- DIRECTIONS: Search the records below for "over" and copy every line it turns up in.

[Stored items from a collection]
# # #
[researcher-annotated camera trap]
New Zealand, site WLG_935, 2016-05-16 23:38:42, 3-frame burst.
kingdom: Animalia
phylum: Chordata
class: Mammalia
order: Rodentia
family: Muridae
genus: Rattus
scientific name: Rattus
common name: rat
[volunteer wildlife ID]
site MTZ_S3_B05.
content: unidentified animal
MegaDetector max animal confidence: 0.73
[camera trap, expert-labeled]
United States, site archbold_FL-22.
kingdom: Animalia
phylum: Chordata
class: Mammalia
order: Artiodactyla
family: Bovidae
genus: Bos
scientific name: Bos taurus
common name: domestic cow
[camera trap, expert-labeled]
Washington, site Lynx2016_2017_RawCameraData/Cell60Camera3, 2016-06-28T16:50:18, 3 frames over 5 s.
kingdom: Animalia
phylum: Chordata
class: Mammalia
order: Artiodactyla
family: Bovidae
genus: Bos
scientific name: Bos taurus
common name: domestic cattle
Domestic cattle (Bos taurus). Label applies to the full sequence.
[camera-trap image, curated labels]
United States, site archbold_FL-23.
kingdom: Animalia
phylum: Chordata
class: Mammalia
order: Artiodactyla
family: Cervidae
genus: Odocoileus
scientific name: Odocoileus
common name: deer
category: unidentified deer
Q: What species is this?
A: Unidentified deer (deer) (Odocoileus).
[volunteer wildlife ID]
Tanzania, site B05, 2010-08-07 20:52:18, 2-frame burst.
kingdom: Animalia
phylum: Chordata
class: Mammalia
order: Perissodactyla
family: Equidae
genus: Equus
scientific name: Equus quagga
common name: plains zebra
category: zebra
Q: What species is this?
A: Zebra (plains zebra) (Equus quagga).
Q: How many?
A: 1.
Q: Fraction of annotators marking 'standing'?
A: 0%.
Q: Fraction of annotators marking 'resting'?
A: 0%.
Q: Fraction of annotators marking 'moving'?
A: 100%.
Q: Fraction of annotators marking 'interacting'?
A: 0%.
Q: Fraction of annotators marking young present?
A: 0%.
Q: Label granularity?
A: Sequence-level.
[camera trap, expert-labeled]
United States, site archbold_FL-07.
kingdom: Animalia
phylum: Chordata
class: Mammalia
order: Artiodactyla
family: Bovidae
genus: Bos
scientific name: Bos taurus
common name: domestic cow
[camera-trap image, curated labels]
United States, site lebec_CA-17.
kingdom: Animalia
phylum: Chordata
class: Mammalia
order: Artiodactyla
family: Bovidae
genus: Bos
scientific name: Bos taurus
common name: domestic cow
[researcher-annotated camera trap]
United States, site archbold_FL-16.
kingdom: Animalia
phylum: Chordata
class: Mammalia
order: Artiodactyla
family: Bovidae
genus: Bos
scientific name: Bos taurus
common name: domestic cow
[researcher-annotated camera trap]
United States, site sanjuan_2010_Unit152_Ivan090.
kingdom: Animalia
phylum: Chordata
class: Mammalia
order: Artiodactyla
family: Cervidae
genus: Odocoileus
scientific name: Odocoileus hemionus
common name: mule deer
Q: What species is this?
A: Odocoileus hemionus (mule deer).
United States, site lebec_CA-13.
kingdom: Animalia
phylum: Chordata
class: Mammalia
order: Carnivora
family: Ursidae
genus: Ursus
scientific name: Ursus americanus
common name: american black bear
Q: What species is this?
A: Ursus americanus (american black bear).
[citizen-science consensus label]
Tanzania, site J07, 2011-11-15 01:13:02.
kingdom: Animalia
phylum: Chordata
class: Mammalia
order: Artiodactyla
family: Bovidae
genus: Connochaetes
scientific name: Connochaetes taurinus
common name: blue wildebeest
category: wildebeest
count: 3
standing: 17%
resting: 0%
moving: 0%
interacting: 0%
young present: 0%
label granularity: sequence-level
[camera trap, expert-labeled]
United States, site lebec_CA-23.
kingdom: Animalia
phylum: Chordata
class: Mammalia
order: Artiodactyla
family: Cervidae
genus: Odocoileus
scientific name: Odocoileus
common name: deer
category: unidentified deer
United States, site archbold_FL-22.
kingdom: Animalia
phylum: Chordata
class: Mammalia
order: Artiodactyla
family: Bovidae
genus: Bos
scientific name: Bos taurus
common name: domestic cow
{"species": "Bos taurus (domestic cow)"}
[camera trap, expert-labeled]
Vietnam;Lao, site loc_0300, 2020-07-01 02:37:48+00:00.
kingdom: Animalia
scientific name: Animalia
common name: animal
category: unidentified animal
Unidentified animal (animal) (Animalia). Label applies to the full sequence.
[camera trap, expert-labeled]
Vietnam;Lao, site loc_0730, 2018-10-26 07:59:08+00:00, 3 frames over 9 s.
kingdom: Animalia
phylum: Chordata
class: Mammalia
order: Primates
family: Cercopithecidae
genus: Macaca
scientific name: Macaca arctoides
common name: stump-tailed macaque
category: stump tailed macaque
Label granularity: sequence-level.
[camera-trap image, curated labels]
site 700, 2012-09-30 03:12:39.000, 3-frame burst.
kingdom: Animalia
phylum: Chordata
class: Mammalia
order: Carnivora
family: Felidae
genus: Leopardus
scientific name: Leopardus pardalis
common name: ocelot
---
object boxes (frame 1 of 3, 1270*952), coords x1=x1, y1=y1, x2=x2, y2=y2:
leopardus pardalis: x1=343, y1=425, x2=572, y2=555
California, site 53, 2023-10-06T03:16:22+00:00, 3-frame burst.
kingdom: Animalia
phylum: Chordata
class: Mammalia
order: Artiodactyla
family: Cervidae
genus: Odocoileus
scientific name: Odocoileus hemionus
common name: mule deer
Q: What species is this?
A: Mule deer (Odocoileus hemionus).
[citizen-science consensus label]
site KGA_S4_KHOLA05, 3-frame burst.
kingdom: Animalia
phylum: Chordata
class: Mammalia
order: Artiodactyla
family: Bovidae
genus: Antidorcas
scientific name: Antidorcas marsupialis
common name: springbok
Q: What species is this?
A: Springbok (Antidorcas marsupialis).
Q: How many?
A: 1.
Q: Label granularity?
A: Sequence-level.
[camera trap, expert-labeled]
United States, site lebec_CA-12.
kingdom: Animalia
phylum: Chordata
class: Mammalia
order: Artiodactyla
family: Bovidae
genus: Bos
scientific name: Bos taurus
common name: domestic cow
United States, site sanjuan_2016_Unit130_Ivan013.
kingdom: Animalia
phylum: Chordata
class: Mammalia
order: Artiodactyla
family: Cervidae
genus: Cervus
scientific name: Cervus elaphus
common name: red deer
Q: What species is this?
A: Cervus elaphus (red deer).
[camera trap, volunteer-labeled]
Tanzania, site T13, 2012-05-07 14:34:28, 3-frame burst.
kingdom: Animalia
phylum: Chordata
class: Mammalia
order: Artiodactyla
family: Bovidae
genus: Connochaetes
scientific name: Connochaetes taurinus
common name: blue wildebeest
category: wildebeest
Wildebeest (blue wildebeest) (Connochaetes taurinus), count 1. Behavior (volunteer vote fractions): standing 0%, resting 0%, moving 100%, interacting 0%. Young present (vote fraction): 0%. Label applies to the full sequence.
# # #
- THE ANSWER:
Washington, site Lynx2016_2017_RawCameraData/Cell60Camera3, 2016-06-28T16:50:18, 3 frames over 5 s.
Vietnam;Lao, site loc_0730, 2018-10-26 07:59:08+00:00, 3 frames over 9 s.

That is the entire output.